The void is felt and it permeates throughout my stomach and then streams up around my ears and subtly floods my mind, in waves. It’s really apparent when I’ve been quiet for some time while at work. Will I be here when I’m 40? (31 right now) Whatever happened to that notion of the average american changing their careers 5-6 times in their lives? What I do now is really even just a job not a career, so I’m waiting for 5 careers to appear miraculously over the next 30 years of my working life.
It’s like being in a maze and just maybe “another job” will fill this void. But of course the nagging expression we’ve heard since childhood “well the grass is always greener…” rears its ugly face again and again and straightens me the fuck out, temporarily.
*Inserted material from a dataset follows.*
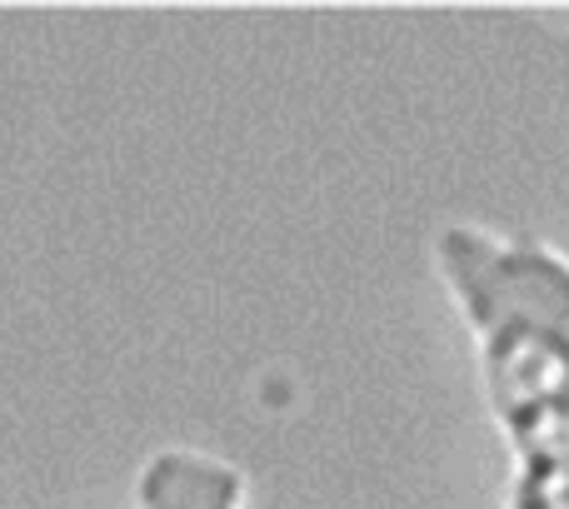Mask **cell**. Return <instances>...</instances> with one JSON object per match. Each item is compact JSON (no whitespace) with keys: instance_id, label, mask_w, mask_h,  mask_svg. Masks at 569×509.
I'll use <instances>...</instances> for the list:
<instances>
[{"instance_id":"6da1fadb","label":"cell","mask_w":569,"mask_h":509,"mask_svg":"<svg viewBox=\"0 0 569 509\" xmlns=\"http://www.w3.org/2000/svg\"><path fill=\"white\" fill-rule=\"evenodd\" d=\"M430 260L510 450L500 509H569V255L515 230L445 226Z\"/></svg>"}]
</instances>
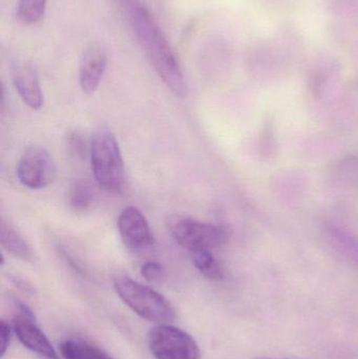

It is now 12:33 AM EST and I’m entering day 3 of my Alpha Brain Trial. I plan on taking this nootropic for 30 days straight as there are 30 pills per bottle. It could be that Joe Rogan has finally just won out, as I’ve heard him say “Alpha Brain” countless times on his podcast and its turned me into just another dumb sheep. But who knows maybe it’ll force me to write more as I review its effects on me. When I woke up this morning, it seemed like I had several vivid dreams (one of the claims of the supplement) however none left enough of an impression for me to remember anything.
But getting back to writing, I use to write a lot more when I was single, say 2 1/2 years ago. I’d go to coffee shops, mostly Starbucks because who’s kidding who, the Mom and Pop coffee shop can be found where? So i’d go to mostly Starbucks and bring my paranormal/conspiracy books along with a notebook to scribble in. I don’t miss the anxiety and desperation those sessions would place in me. It’s pure aimlessness that you can only achieve when you’re single. Your days off of work are completely your own and you’re able to craft your day as you see fit. But all that really means is you can wake up late, after a night of heavy boozing, and drink coffee for a couple of hours. Then go home and do other aimless things by yourself wishing you had a girlfriend, so not so great.
I did realize today that in certain situations or in certain groups we’re only truly there as bit parts for other people. Like my band “The Tribe” playing a show tomorrow could be a small thing compared to the huge decision someone drinking at the bar is about to make. A decision that might affect his/her life for years to come. Maybe they hear a song we’re playing and it changes their minds? (Butterfly effect) But aren’t we all influencing each other on the most minute of levels, at all times? We just lack the big picture perspective to truly know how these cumulative choices have on each other. Maybe when we die we’re able to look back at specific moments and see how so and so was effected?
With music, you’re always working towards some kind of goal. Collectively learning songs, lyrics, chords, and all the rest. There’s an end in sight but all involved have to stay in the moment to get there. It could be why it felt so odd to interview my friend Greg when I tried to do a podcast this past summer. Reacting in the moment demanded too much from me personally, making me slow to react and ending up too much in my head while trying to actively play the role of host. I didn’t have a cover song to divert my ego and I couldn’t hide behind planned out chord progressions. And it made me realize that great comedians and podcasters are just great at expressing their personalities without hesitation. I have way too many filters in place and getting to that flow point in conversation has always been difficult for me. “Grow my hair, I wanna be wanna be Jim Morrison.” (Thus spoke Thom Yorke on Radiohead’s album Pablo Honey.) I wanna be what I’m not and it’s currently too hard to just accept my own limitations in life.